GIVEN INFORMATION >>
========
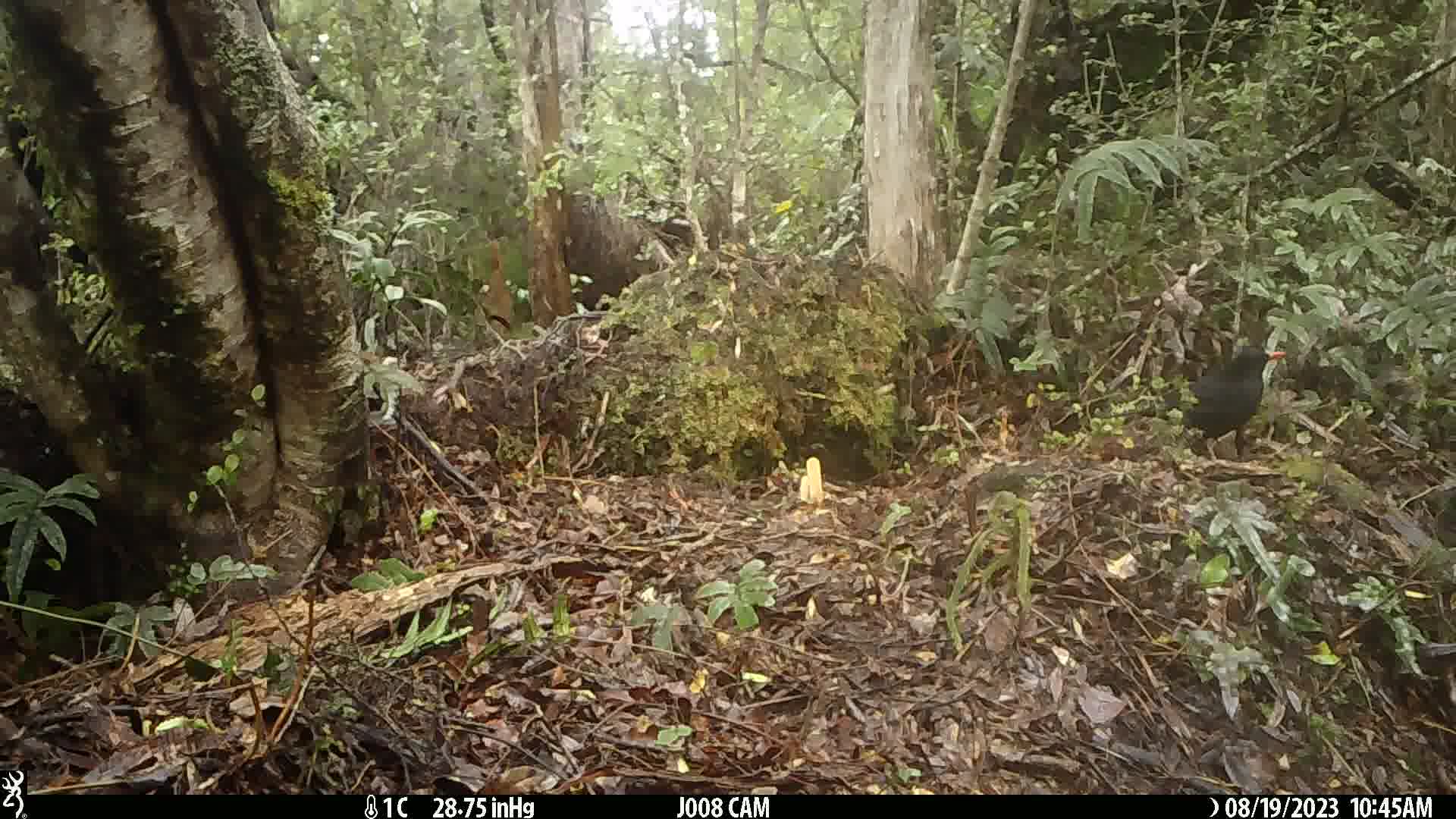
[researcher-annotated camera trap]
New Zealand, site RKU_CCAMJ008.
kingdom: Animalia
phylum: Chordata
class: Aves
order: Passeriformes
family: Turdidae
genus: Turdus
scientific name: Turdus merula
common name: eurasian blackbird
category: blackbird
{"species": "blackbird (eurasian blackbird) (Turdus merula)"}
========
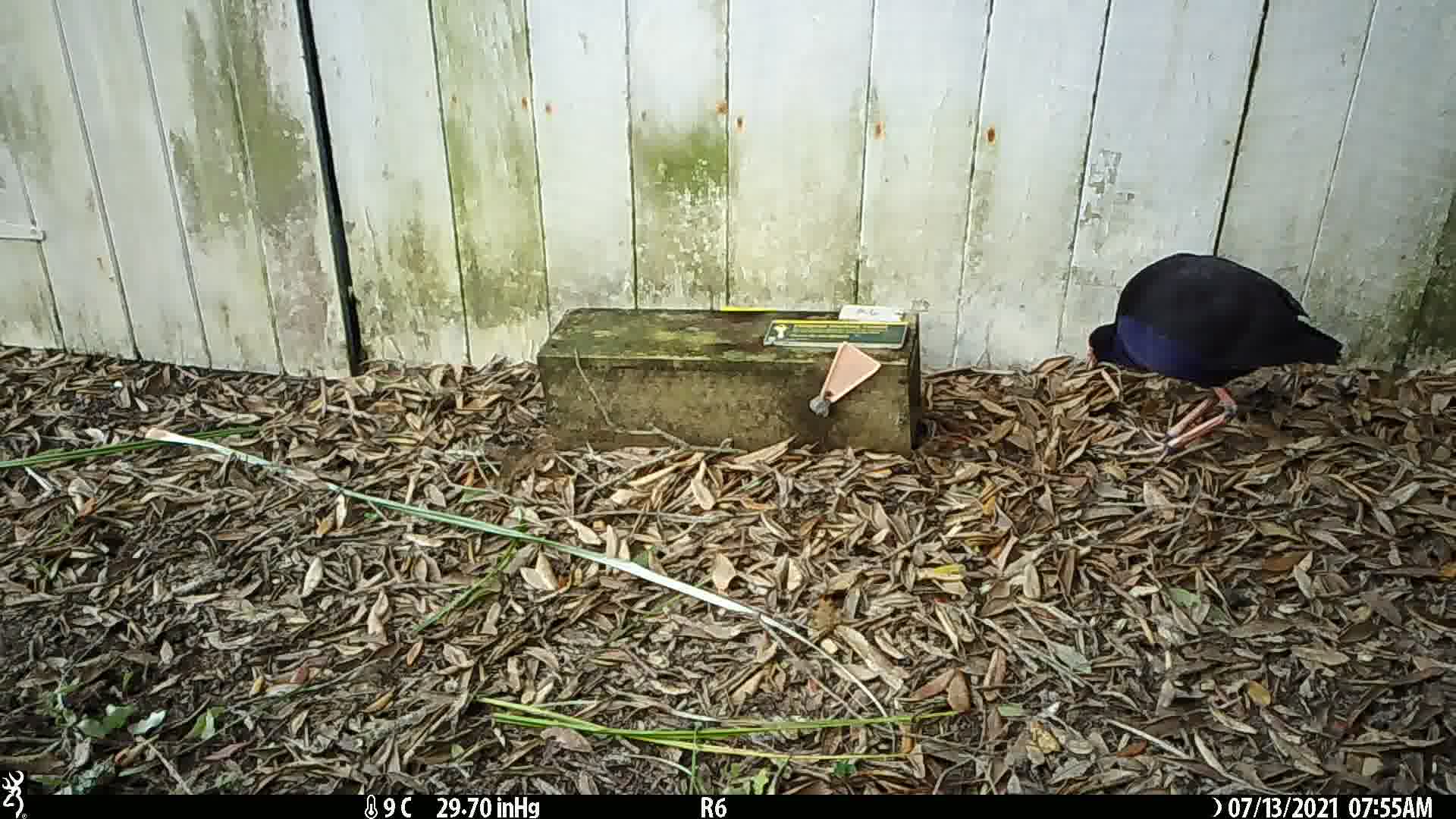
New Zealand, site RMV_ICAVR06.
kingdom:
========
WHAT YOU NEED TO DO >> Your answer should be the lines of the listing above between the line holding "[researcher-annotated camera trap]" and the line holding "category: blackbird", inclusive, restated word for word and alone.

TASK ANSWER >>
[researcher-annotated camera trap]
New Zealand, site RKU_CCAMJ008.
kingdom: Animalia
phylum: Chordata
class: Aves
order: Passeriformes
family: Turdidae
genus: Turdus
scientific name: Turdus merula
common name: eurasian blackbird
category: blackbird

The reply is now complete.